5. Tim Burton’s Alice in Wonderland
Lewis Carrol’s surrealist fantasy story has been remade and adapted countless times, but never has it featured a message as blatant as Tim Burton’s version: Alice must stand up for herself and not do what others tell her to do. You see, at the beginning, Alice is engaged to marry a man she has no interest in. She’s told she must do this for the good of her family’s finances. From there, she falls into Wonderland and goes on an adventure that empowers her to assert herself and claim what she wants. Except not.
When Alice arrives in Wonderland, she’s told that because of an ancient prophesy, she’s destined to slay the Jabberwocky and end the Queen of Hearts’ evil reign.* Just one problem: Alice doesn’t want to kill the Jabberwocky. Strange as it may seem, this protagonist of a fantasy film isn’t interested in killing another sapient being. But the residents of Wonderland are persistent, telling her that she must put aside her personal feelings and act for the greater good. Hmm, why does that sound familiar?
Worse, we later find out that despite her status as the chosen instrument of destiny, Alice isn’t actually that important to the process. It turns out the Vorpal Sword will do all the work, she just has to hold onto it. At one point, the Jabberwocky even mocks her as an “insignificant bearer.” So not only does she have no choice in the process, but she’s also a completely passive entity.
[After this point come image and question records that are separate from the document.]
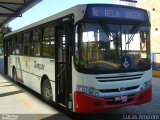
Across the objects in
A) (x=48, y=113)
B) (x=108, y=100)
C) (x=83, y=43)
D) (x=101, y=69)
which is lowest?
(x=48, y=113)

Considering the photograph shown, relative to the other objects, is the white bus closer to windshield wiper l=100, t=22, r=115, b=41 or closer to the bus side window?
windshield wiper l=100, t=22, r=115, b=41

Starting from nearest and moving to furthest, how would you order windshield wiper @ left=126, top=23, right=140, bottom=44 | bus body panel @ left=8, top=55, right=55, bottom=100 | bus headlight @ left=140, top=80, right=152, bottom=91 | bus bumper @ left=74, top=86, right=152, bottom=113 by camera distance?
1. bus bumper @ left=74, top=86, right=152, bottom=113
2. windshield wiper @ left=126, top=23, right=140, bottom=44
3. bus headlight @ left=140, top=80, right=152, bottom=91
4. bus body panel @ left=8, top=55, right=55, bottom=100

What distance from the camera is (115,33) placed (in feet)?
25.0

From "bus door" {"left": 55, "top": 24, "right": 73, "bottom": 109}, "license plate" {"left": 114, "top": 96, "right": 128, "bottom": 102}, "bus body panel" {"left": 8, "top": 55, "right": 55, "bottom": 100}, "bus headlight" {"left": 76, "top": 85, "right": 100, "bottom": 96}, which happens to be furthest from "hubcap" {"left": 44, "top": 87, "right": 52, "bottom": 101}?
"license plate" {"left": 114, "top": 96, "right": 128, "bottom": 102}

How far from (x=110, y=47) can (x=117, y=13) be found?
2.91 ft

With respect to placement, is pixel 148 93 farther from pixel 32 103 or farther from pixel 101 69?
pixel 32 103

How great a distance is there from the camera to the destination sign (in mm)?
7500

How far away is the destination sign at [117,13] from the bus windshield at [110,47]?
0.22 metres

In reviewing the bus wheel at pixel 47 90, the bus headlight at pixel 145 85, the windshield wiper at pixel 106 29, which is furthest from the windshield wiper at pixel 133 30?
the bus wheel at pixel 47 90

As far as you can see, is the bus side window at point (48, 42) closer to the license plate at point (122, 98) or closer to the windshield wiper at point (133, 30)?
the windshield wiper at point (133, 30)

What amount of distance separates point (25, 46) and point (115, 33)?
5.78m

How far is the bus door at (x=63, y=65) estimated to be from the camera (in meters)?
7.87

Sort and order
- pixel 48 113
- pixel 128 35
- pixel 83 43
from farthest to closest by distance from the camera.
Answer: pixel 48 113, pixel 128 35, pixel 83 43

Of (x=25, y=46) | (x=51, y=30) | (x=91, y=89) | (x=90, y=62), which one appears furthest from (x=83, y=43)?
(x=25, y=46)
If you’re expecting the film to pull a sudden twist where Alice rejects her destiny and doesn’t kill the Jabberwocky, you’re not alone. I couldn’t believe the filmmakers would be so tone deaf, but it turned out they were. Alice kills the Jabberwocky like everyone expects, or at least she holds onto the Vorpal Sword while it kills the Jabberwocky. Then she returns to her own world and acts as if her experience has somehow empowered her to reject the arranged marriage, even though everything she learned taught her the exact opposite.
Alice’s problem at the start of the film is that she’s expected to put aside her own desires and do what’s best for others. Then her adventure in Wonderland is all about her putting aside her own desires to do what’s best for others. But somehow at the end, she pulls an about face and rejects what others want from her in favor of her own happiness. The message isn’t just undermined, it’s completely contradicted. The fact that both her arranged marriage and fighting the Jabberwocky involve her passively accepting a phallic symbol just makes the whole thing a little grosser.
A story’s message is what gives it staying power. Writing styles and dramatic conventions change quickly, but a strong message can last for centuries. That’s why it’s so important not to undermine the messages in your own work. A confused message is less likely to resonate with the audience, and so the story will be quickly forgotten. But if a story supports a good message, it can go far indeed.